Lechia Gdańsk musi radzić sobie bez gwiazdy. “Naderwany mięsień”
Lechia Gdańsk w ostatnim meczu odniosła bardzo ważne zwycięstwo w kontekście walki o utrzymanie. Biało-Zieloni pokonali Piasta Gliwice 3:1, a jednym z bohaterów drużyny był słowacki napastnik Tomas Bobcek. 23-latek zdobył gola, a dodatkowo ciężko pracował na końcowy wynik, niestety w 52. minucie musiał opuścić plac gry z powodu kontuzji. W niedzielę Tymoteusz Kobiela z Radia Gdańsk przekazał, że snajpera czeka pauza 3-4 tygodniowa.

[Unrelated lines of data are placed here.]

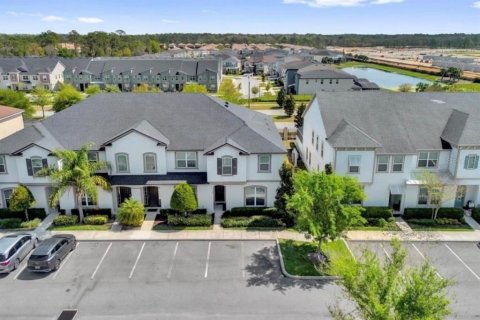 Adosado en venta en Kissimmee, Florida, 5 dormitorios, 213.12 m2 № 2101756 - foto 2
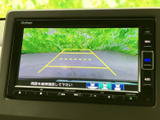 後方の映像にガイドラインが表示され、駐車時に車両と周囲との位置関係を確認するのに役立ちます。画面から後方の様子を把握しやすく、停車や駐車の際の目安として活用できます。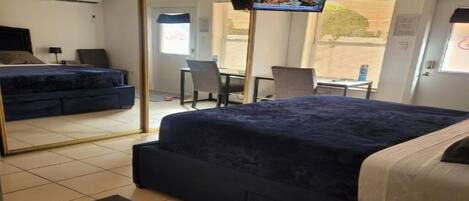 1 dormitori, escriptori, planxa i posts de planxar i wifi gratuïta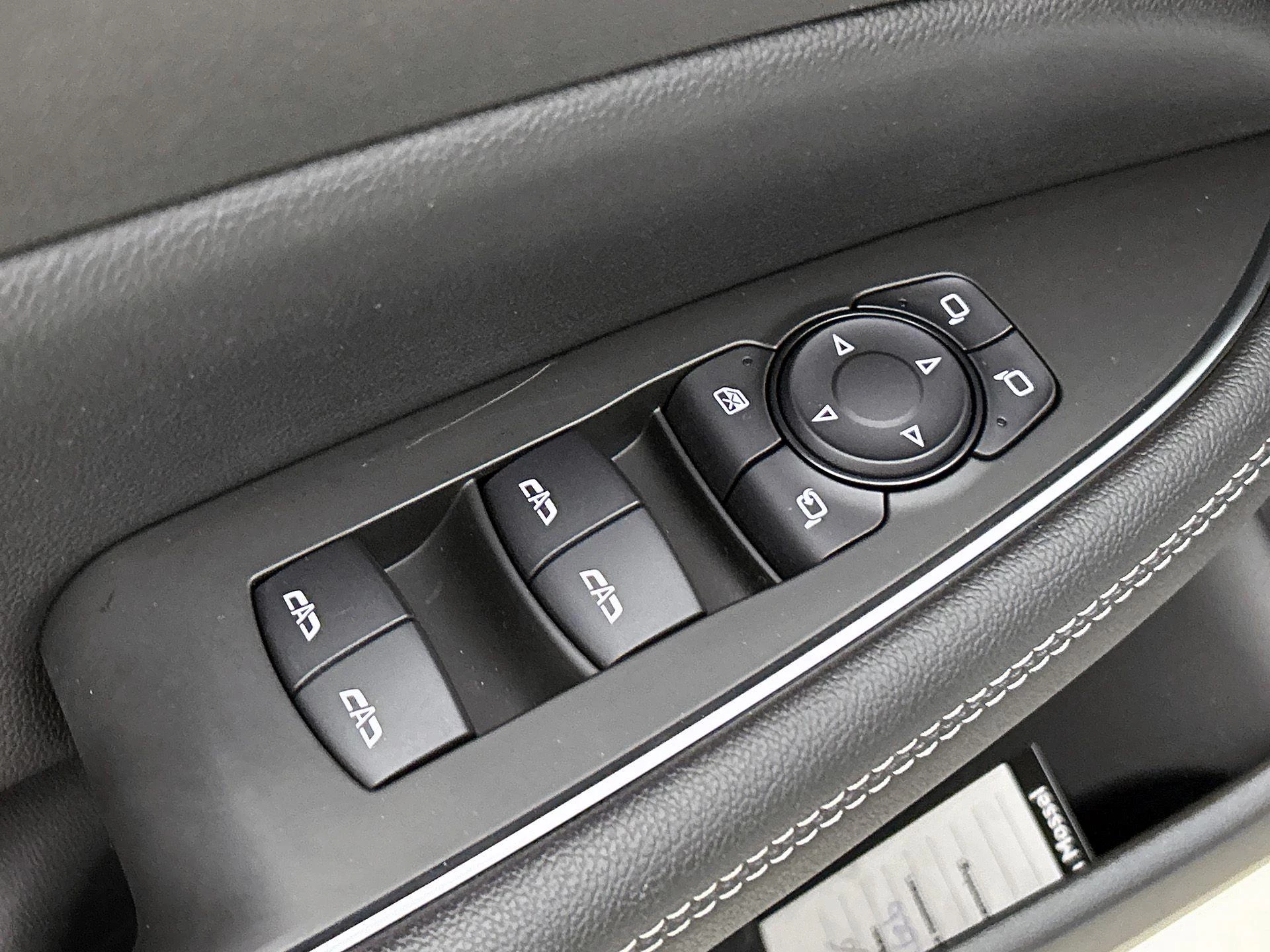 Opel-Insignia-image-31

Najnowsze wieści ws. Bobcka przekazał portal Lechia.net. Rzeczniczka prasowa klubu Karolina Kawula na łamach portalu przekazała, że piłkarz ma naderwany mięsień. – Tomas ma naderwany mięsień, jest w dalszej diagnostyce. Zawodnik nie zagra w najbliższych meczach, a od postępów w rehabilitacji zależy jego powrót na boisko – czytamy. Na pewno nie pomoże Lechii w najbliższych meczach.
Sam Bobcek za pośrednictwem Instagrama również przekazał kibicom smutne wieści. – Chciałem walczyć do końca, pomóc drużynie jak tylko mogę. Niestety ostatnie mecze Lechia rozegra beze mnie. Trzymam mocno kciuki za chłopaków. Powodzenia – napisał.
To nie pierwsza kontuzja Bobcka w tym sezonie. W sierpniu nabawił się urazu kolana w meczu z Puszczą Niepołomice. Przez to do końca rundy jesiennej już nie zagrał. Wiosną wrócił i był kluczową postacią gdańskiej drużyny. Zdobył osiem bramek w 16 występach.